Semantic SEO can be defined as using data to articulate your value proposition on the Web. It strives to preserve the specificity and richness of your value proposition when you need to send it over the Web. Ontologies such as GoodRelations allow you to describe your products and services with a high degree of precision.

Specificity

We need clever and more powerful search engines because of the tremendous growth in specificity. Wealth fosters the differentiation of products and this in turn leads to an increased specificity. This means there is a plethora of various types of goods and services available on the shelves of markets and shops. The size of the type system we use has grown (In RDF-speak, this would be the number of different rdf:types). We're overloaded with the number of different product types we're able to choose from. It's the paradox of choice: faced with a larger number of goods our ability to choose one of them goes down.
What GoodRelations does is that it provides a way to annotate products and services on the Web in a way that can be used by search engines to deliver a better search experience to their users.
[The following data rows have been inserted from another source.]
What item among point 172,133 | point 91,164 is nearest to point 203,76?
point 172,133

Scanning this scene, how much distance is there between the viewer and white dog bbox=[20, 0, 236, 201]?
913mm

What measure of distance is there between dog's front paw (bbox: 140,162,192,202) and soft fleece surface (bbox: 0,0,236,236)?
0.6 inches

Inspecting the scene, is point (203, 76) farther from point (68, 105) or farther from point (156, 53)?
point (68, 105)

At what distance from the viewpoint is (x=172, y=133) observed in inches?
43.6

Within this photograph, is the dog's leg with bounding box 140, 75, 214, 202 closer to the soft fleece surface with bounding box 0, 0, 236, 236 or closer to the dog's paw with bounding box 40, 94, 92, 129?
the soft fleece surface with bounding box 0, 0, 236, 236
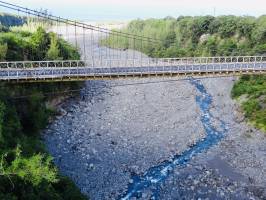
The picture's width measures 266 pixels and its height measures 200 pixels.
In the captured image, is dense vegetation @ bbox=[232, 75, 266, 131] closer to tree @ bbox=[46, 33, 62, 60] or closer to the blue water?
the blue water

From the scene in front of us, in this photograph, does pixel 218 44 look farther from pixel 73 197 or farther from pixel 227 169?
pixel 73 197

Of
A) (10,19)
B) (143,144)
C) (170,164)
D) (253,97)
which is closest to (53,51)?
(143,144)

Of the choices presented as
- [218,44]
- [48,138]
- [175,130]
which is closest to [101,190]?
[48,138]

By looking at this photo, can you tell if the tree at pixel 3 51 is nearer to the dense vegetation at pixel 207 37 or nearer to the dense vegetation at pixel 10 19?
the dense vegetation at pixel 207 37

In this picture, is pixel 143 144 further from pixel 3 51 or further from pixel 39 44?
pixel 39 44

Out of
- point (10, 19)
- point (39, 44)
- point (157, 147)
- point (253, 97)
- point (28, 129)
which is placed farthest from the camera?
point (10, 19)

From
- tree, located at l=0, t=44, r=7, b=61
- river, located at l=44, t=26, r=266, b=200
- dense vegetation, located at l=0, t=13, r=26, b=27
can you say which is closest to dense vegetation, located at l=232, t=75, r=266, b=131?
river, located at l=44, t=26, r=266, b=200
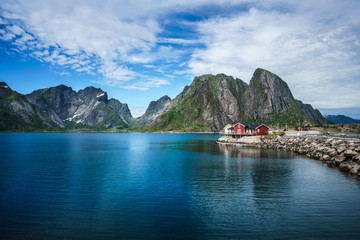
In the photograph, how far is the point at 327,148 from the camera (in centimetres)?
6531

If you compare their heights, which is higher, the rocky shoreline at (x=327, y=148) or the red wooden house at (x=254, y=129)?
the red wooden house at (x=254, y=129)

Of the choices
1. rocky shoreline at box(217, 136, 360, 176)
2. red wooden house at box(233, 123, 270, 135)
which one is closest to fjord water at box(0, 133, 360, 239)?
rocky shoreline at box(217, 136, 360, 176)

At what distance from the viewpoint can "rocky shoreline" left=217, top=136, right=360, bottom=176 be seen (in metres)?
48.5

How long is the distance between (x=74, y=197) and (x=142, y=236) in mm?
15164

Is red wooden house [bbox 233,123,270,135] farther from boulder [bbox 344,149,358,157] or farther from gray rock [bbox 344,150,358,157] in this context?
gray rock [bbox 344,150,358,157]

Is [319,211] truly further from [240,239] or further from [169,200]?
[169,200]

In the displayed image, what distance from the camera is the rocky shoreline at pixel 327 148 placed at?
159ft

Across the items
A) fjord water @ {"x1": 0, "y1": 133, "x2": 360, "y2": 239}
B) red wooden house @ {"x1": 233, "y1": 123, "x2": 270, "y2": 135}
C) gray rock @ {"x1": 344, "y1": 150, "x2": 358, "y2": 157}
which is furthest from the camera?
red wooden house @ {"x1": 233, "y1": 123, "x2": 270, "y2": 135}

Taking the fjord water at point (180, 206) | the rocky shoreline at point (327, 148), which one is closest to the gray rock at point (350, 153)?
the rocky shoreline at point (327, 148)

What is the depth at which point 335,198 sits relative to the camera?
2792cm

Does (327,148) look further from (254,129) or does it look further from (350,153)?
(254,129)

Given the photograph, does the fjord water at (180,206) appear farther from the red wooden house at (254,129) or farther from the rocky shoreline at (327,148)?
the red wooden house at (254,129)

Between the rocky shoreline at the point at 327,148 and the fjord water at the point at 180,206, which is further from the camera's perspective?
the rocky shoreline at the point at 327,148

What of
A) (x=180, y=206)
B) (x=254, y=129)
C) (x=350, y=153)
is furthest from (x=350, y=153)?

It allows for the deep search — a search that accepts very specific search queries and gives very precise answers. With GoodRelations you can retain the specificity of your offering and harness it in search. This is a possibility to target niche markets and get customers with highly specific needs in the long tail.
We need better search engines built on the structured data on the Web to alleviate the analysis paralysis that results from us being overwhelmed by the number of things to choose from. The growing amount of GoodRelations-annotated data is a step in the direction to a situation when you'll be able to pose a specific question to a search engine and get a list of only the highly relevant results.
The e-commerce applications and ontologies such as GoodRelations or Product Ontology show the pragmatic approach to the use of the semantic web technologies. Martin Hepp also mentioned his pragmatic view of linked data. In his opinion, the links that create the most business advantage are the most important. And it was interesting to see parts of the semantic web that work. It seems we're headed to a future of data-driven e-commerce.